(Фрагмент документа)
+ + + + + + +

<უკან დაბრუნება
Д. В. Белецкий
Материалы к изучению позднесредневекового зодчества Северного Кавказа
Почти всегда, когда, пытаясь найти объяснение для некоторых необычных и самобытных деталей в архитектуре горцев Осетии, обращаешься к соответ-ствующим источникам, убеждаешься в справедливости того, что нельзя региональное зодчество рассматривать изолированно от искусства соседних народов. Параллельно «раскрывается» и тот горский религиозный (и вообще культурный) «синкретизм», о котором столь много писали кавказские археологи, историки и этнографы. Очевидно, что здесь играли одинаковую роль как местные условия, так и внешние влияния, в результате синтеза которых мы имеем своеобразные, с огромным количеством сходных черт материальные памятники горного Кавказа - не только осетин, но и живущих поблизости народностей.
Данная статья - попытка «широкого» осмысления некоторых локальных вопросов в кавказской архитектуре на примере отдельных образцов горского зодчества, а также сопровождающего их контекста и различных параллелей. Работа разделена на две взаимосвязанные части. Первая часть - собственно архитектурная, вторая - более общая, затрагивающая проблемы развития культурной, прежде всего религиозной, ситуации анализируемого региона. Это, конечно, весьма неполное исследование, являющееся лишь одним из многочисленных «подходов» к рассмотрению данной проблематики. Я вполне осознаю, что ряд сделанных здесь выводов спорен и в корне противоречит взглядам многих серьезных исследователей. Но без полемики нет развития науки...

+ + + + + + +

(Исходные данные)
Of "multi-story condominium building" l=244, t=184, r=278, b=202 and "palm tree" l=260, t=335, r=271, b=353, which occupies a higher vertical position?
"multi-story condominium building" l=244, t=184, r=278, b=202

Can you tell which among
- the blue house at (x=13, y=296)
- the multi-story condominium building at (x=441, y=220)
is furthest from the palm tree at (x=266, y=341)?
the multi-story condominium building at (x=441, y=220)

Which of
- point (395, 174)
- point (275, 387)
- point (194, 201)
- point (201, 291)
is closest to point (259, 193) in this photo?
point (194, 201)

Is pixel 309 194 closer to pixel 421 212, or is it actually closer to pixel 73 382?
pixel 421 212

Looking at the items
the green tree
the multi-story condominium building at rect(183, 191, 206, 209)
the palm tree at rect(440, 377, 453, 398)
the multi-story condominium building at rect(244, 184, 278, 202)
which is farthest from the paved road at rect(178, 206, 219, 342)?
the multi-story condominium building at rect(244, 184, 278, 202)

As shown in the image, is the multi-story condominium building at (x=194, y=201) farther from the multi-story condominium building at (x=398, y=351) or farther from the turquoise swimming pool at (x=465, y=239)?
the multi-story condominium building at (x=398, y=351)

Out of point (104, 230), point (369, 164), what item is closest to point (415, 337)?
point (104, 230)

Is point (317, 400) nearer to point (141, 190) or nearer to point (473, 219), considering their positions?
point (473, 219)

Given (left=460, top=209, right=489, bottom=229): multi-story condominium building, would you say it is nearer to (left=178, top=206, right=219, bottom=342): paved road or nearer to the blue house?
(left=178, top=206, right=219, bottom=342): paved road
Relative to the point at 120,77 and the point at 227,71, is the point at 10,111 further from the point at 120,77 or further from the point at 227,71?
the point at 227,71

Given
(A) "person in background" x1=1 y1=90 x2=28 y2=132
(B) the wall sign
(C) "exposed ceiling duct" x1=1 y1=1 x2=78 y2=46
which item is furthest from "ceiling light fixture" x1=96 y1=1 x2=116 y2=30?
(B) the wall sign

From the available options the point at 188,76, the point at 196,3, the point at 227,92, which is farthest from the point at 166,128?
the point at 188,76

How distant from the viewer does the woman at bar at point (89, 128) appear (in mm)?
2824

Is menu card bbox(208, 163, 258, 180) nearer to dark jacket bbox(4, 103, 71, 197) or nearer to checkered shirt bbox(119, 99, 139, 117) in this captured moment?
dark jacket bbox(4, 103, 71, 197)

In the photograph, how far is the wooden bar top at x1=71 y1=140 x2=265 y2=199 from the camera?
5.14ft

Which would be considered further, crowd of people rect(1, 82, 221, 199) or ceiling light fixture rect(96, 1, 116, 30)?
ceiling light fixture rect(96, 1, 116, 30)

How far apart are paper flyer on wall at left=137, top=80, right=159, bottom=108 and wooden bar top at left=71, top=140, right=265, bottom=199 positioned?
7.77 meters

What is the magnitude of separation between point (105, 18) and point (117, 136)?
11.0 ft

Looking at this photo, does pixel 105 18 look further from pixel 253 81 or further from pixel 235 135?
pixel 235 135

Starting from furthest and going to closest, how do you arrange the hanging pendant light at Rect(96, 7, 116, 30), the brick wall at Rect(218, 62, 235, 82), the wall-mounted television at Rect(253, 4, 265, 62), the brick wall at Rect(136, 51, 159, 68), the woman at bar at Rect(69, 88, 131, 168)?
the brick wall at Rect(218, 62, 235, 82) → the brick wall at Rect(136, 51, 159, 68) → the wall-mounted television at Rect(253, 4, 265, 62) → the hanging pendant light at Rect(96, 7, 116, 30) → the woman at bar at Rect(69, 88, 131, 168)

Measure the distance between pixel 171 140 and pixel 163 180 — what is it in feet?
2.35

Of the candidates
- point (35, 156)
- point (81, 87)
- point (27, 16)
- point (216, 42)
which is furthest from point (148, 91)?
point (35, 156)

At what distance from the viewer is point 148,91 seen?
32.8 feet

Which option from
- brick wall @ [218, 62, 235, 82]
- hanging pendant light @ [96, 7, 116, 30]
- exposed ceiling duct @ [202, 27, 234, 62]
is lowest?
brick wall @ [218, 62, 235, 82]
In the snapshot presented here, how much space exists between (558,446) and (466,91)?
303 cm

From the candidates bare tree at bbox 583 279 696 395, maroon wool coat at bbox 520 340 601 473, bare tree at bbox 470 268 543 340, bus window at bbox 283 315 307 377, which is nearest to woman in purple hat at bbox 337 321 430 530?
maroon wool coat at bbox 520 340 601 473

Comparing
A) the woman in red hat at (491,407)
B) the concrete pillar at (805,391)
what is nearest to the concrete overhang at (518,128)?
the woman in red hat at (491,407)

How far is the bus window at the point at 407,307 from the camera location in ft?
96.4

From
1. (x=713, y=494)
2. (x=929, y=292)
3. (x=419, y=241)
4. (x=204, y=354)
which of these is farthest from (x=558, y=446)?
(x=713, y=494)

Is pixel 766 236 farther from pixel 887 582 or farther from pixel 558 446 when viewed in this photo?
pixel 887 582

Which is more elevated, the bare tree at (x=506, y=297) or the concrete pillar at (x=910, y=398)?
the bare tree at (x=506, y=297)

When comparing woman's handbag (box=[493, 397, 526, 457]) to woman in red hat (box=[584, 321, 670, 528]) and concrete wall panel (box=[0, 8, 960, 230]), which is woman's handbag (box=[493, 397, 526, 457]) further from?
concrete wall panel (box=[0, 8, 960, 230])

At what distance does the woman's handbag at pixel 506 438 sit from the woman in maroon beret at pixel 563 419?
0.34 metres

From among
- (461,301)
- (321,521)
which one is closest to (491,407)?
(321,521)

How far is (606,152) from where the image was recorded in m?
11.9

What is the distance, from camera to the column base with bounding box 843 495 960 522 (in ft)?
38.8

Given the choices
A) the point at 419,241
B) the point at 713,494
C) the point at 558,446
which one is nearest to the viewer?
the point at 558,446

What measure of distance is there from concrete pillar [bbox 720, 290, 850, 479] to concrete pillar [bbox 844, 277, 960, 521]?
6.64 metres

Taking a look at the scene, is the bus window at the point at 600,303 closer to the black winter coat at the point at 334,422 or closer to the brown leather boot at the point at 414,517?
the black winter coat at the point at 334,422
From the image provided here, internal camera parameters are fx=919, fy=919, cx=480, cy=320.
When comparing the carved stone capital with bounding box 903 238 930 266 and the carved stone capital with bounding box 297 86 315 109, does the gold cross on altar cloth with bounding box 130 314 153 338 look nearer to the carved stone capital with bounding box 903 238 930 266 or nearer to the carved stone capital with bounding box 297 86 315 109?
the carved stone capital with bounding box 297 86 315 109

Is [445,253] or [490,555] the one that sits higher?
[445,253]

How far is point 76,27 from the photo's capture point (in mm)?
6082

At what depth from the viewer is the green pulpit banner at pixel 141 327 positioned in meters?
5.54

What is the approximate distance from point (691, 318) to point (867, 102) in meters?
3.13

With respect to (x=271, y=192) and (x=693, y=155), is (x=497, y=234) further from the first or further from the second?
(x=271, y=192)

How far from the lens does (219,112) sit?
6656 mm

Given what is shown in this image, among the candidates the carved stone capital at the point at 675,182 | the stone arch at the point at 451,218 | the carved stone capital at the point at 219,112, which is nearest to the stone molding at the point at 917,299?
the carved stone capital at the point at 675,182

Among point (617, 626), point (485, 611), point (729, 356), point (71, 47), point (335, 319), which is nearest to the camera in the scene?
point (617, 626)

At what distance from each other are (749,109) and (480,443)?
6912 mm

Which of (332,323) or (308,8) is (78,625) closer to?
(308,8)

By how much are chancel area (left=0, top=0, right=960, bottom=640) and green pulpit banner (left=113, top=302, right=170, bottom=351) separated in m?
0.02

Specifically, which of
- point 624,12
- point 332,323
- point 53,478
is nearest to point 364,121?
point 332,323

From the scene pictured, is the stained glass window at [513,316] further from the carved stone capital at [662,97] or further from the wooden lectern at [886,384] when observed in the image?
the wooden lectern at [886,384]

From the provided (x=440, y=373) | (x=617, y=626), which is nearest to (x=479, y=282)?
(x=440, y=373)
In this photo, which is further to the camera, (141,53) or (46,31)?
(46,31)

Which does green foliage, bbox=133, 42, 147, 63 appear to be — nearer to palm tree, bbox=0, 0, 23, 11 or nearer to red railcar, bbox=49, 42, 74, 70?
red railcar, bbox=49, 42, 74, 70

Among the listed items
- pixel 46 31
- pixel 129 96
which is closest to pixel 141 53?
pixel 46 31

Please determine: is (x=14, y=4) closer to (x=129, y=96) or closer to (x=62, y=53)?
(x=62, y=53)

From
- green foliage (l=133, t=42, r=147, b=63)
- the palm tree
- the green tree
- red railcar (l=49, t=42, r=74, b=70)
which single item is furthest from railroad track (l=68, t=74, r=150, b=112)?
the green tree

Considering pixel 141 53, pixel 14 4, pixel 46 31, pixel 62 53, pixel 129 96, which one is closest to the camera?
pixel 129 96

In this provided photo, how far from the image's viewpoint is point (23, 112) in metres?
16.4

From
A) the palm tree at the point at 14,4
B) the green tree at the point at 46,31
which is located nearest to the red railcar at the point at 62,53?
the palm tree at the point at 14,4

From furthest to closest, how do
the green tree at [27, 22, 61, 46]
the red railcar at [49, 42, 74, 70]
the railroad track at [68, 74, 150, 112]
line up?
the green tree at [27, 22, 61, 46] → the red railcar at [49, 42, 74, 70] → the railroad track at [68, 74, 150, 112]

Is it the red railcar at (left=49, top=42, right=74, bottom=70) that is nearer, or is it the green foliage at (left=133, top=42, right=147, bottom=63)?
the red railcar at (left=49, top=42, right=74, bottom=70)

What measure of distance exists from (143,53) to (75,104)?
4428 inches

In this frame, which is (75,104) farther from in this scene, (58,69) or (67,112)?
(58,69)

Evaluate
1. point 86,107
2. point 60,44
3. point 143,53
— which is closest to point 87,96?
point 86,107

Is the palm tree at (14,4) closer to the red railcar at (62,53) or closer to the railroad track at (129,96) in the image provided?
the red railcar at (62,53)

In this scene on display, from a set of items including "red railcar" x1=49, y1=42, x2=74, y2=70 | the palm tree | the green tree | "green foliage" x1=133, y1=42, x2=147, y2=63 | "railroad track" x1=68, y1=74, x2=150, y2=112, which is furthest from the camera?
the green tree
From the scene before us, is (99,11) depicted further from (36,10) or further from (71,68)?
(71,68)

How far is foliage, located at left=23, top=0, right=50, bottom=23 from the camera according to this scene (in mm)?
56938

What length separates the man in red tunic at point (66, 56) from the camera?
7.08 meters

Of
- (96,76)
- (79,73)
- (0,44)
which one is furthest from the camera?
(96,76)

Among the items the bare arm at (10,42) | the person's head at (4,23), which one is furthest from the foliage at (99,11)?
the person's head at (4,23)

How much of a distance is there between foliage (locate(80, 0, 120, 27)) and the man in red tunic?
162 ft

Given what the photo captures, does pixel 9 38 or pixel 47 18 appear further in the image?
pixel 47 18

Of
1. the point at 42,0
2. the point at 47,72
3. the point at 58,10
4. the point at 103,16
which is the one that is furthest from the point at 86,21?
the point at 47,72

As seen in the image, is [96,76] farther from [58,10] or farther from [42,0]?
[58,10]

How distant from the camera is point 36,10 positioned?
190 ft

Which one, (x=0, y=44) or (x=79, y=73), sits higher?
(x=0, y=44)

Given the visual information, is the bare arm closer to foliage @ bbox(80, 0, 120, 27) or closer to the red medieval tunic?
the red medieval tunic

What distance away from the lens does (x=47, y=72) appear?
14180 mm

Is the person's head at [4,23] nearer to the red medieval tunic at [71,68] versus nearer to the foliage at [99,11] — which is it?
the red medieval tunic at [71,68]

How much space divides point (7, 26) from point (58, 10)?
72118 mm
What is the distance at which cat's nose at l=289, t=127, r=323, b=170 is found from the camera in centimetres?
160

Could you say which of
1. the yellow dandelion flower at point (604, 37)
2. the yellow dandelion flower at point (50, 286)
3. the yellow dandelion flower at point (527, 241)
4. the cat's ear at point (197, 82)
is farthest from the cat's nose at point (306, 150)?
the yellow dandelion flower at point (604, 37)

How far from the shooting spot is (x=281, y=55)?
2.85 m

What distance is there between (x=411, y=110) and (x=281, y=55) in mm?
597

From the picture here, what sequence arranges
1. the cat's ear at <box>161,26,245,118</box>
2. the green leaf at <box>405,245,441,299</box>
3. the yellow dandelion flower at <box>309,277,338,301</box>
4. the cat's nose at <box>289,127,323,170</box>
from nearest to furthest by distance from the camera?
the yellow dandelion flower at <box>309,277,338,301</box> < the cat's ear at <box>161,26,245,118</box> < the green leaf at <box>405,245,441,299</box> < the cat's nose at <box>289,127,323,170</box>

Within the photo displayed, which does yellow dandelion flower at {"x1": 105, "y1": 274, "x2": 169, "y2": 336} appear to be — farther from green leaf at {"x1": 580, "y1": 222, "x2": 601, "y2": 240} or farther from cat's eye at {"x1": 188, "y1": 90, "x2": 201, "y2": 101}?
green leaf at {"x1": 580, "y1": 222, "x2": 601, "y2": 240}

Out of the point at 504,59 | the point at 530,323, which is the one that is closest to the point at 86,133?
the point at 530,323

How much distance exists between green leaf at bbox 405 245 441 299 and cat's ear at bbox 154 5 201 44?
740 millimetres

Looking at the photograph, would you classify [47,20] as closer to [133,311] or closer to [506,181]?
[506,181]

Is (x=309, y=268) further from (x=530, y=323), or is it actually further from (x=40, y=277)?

+ + + + + + +

(Задание)
Ответьте по статье о зодчестве Северного Кавказа на следующие вопросы:
(a) Что, согласно статье, сыграло одинаковую роль в появлении своеобразных материальных памятников горного Кавказа?
(b) На сколько частей разделена работа?
(c) Какие проблемы затрагивает вторая часть работы?

(Ответ на задание)
(a) Местные условия и внешние влияния.
(b) На две взаимосвязанные части.
(c) Проблемы развития культурной, прежде всего религиозной, ситуации анализируемого региона.